I lean back in the recliner to hide my hands from his view. He stops on my right and raises his gun to my temple just as Mikhail bursts in through the door. Our gazes collide, and for a moment, all I can do is watch him frozen there, seemingly in perfect control on the outside. His dark blue eye focuses on the gun at my temple.
“Did you kill my men?” my father sneers.
“Yes. Let Bianca go. This is between the two of us, Bruno.”
“I don’t think so. I think I’d prefer to have her watch. It’s all her fault anyway. Isn’t it, cara mia?” He looks down at me with such hatred that my breath catches in my lungs. “You just couldn’t, for once in your life, do as I said. I was so thrilled when I heard they would be marrying you to the Bratva’s Butcher. Oh, the plans I had.

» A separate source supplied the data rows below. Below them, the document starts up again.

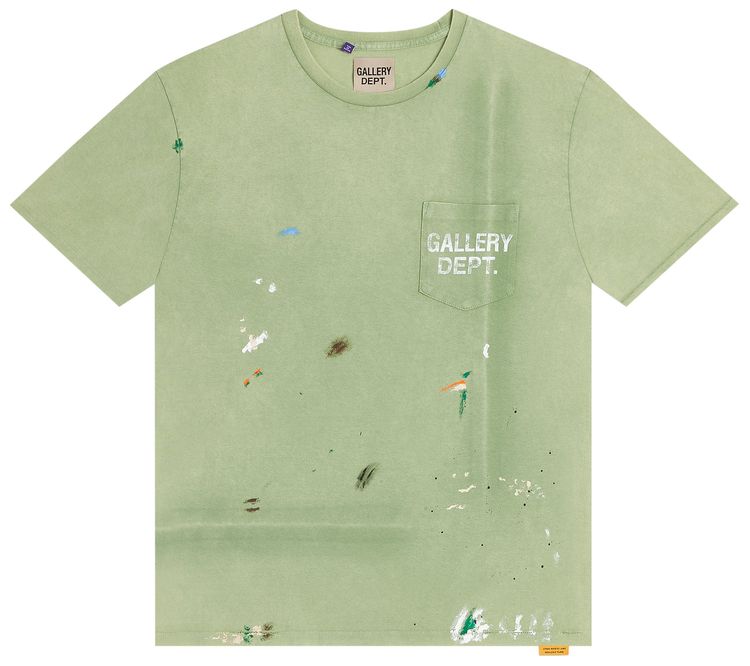 Gallery Dept Vintage Logo Painted Tee Light Green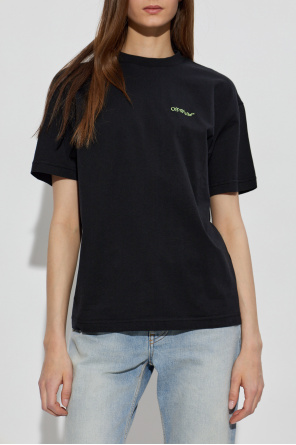Off-White T-shirt with logo
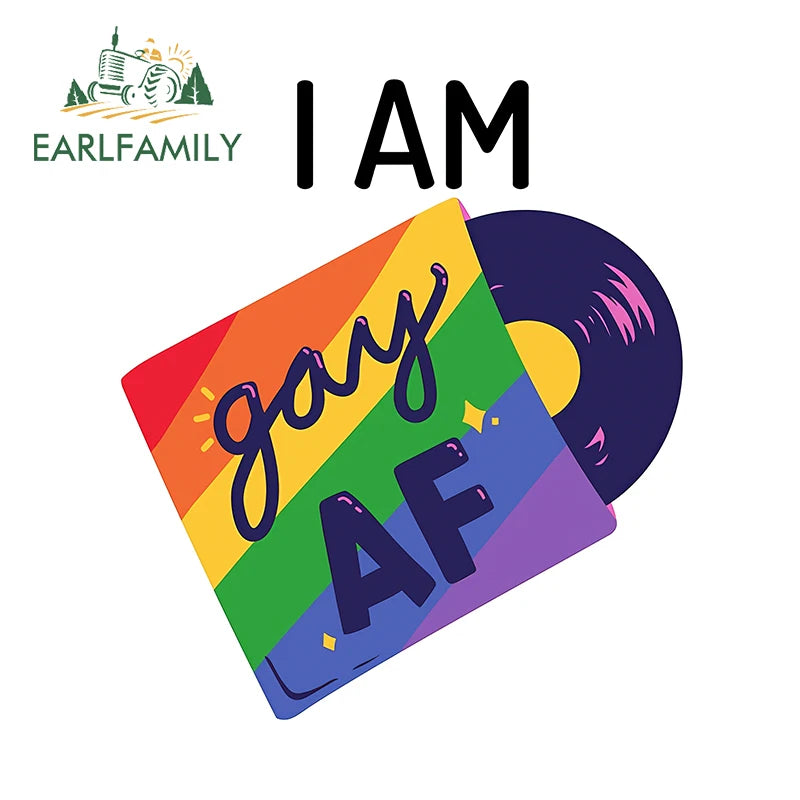 Here I Go Again in My Gay Little Car & Othes - Decal Car Sticker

You know, I wonder . . . do you know why they call him the Butcher?”
“Bruno, don’t,” Mikhail says.
“Oh, you didn’t tell her?” My father laughs, grabs my chin with two fingers and turns my head so I’m facing Mikhail again. “Look at your husband, cara. Do you know what he does for the Bratva?”

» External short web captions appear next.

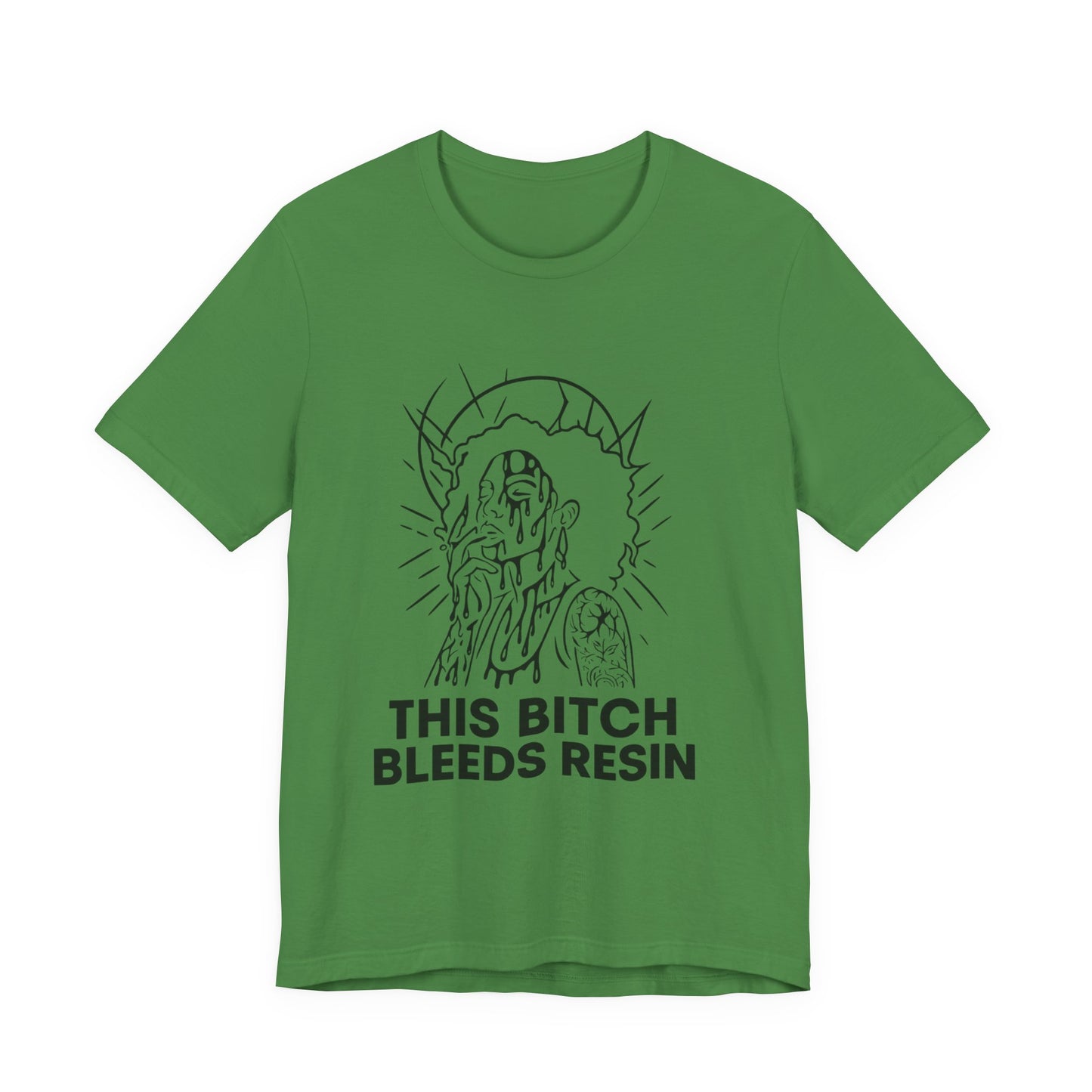 This Bitch Bleeds Resin (T-Shirt) | Garage Grind Graphic Tee | Bumper Karma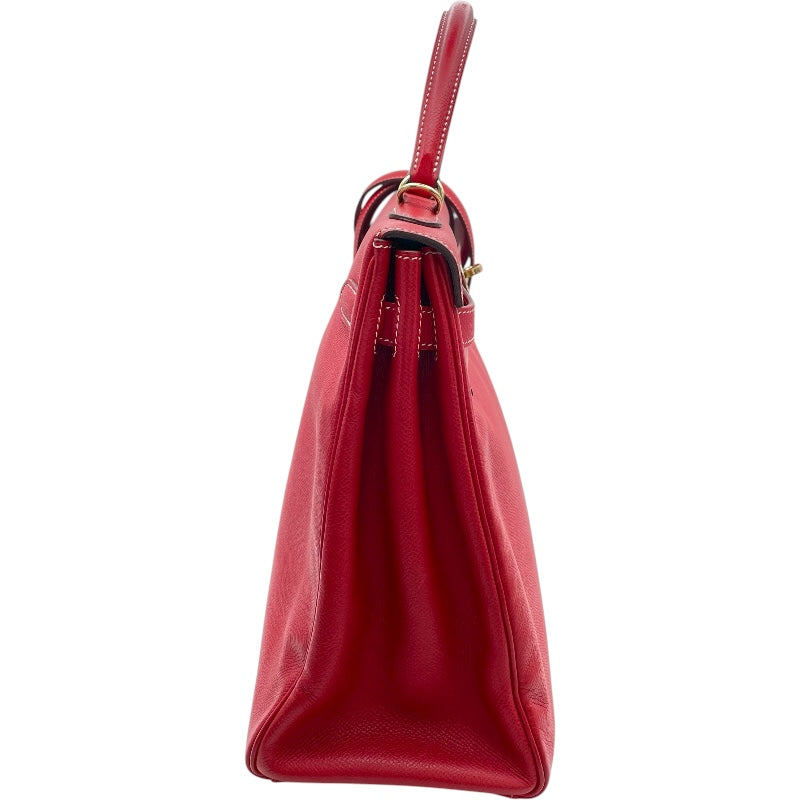 エルメス HERMES ケリー35 内縫い キャンディ □P刻 ルージュカザック ブルータラサ GD金具 エプソン レディース ハンドバッグ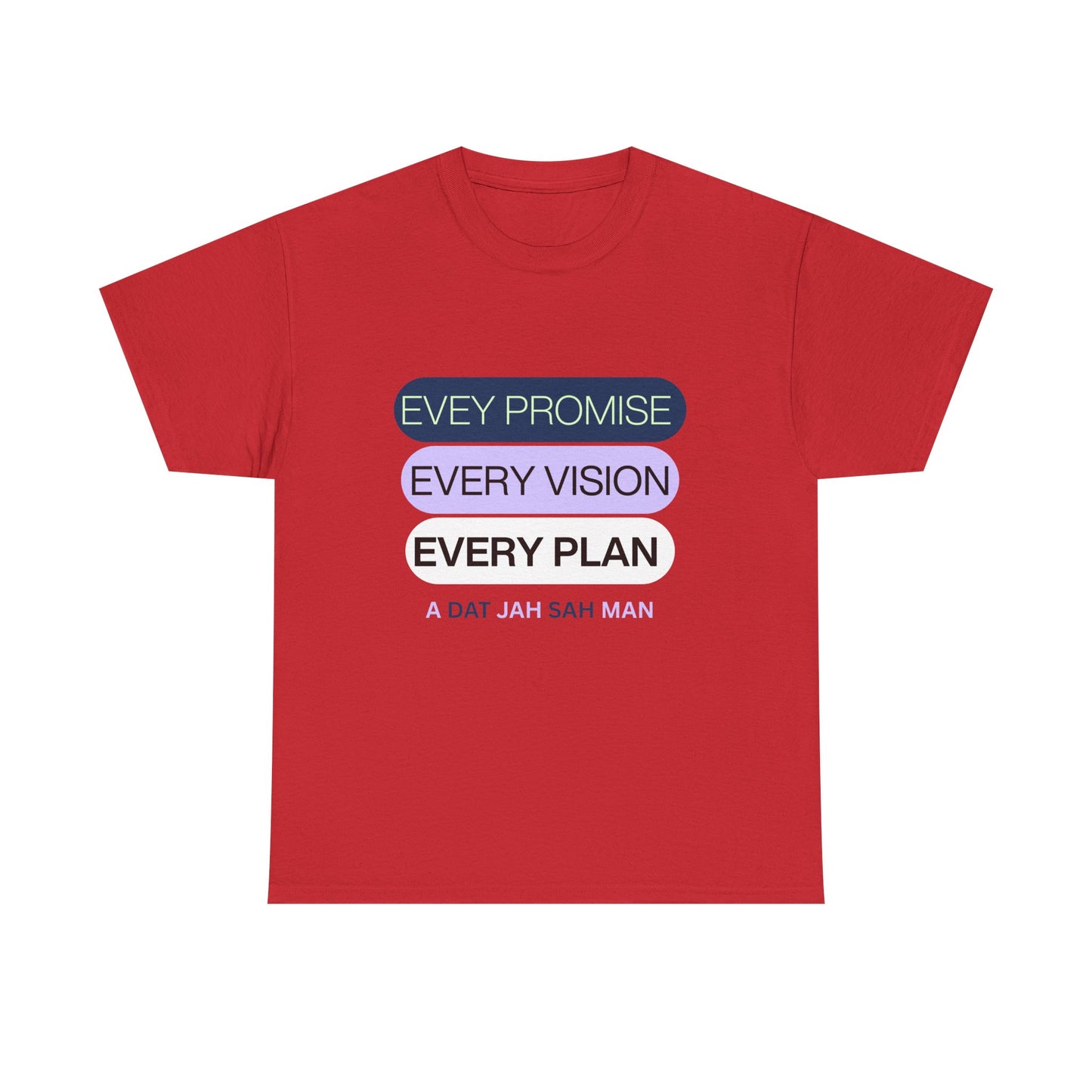 Graphic Tee Every Little Promise Growth Ambition Commitment Unisex Heavy Cotton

Mikhail is staring at me, his body tense and his jaw tight, but he doesn’t say anything. I already know he’s handling the drug’s distribution, so I don’t understand why he isn’t saying anything.
“He tortures people, Bianca. They like to call it an information extraction, but, in reality, it means that he beats them, cuts them, and whatever else is needed to make them talk. Look at him well and see the real man you sold your family out for.”

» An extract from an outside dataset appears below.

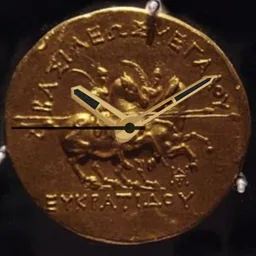 Gold 20 Stater, Eucratides, Bactria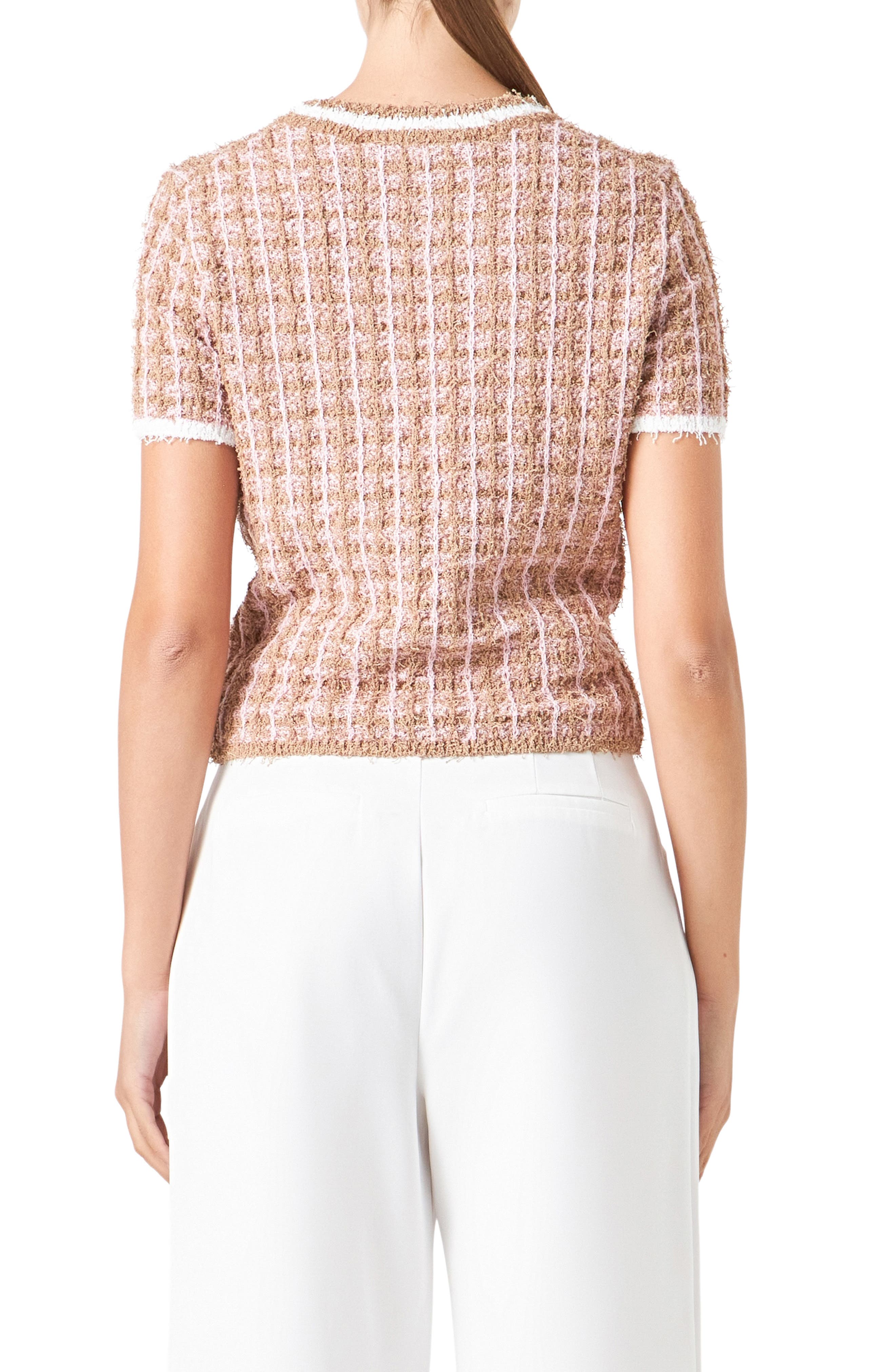 Check Tweed Sweater - image 2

I look at Mikhail, willing him to say something, to tell my father that he’s lying. He doesn’t. Instead, he puts his hand in a fist, slowly raises it to his chest, and makes a circular motion, his dark blue eye watching me with sadness the whole time. A sign meaning “I’m sorry.”
I close my eyes and take a deep breath. The world we live in is a fucked-up thing. I always knew that, and I would be only deceiving myself by believing that Mikhail could be anything other than another product of that criminal world. Each item of clothing I own, every meal I have ever eaten has been paid for with blood money. I am not a hypocrite and will not pretend otherwise. Do I condone violence? No. Could I torture a person to get the information I needed? Probably not.
I open my eyes and look right into that blue gaze. Will I love Mikhail less because of what he does? No. A fucked-up world creates fucked-up people. I’m probably one of them, too, because I accept my reality for what it is.
“I love you,” I mouth the words to Mikhail and watch him go still as he focuses on my lips.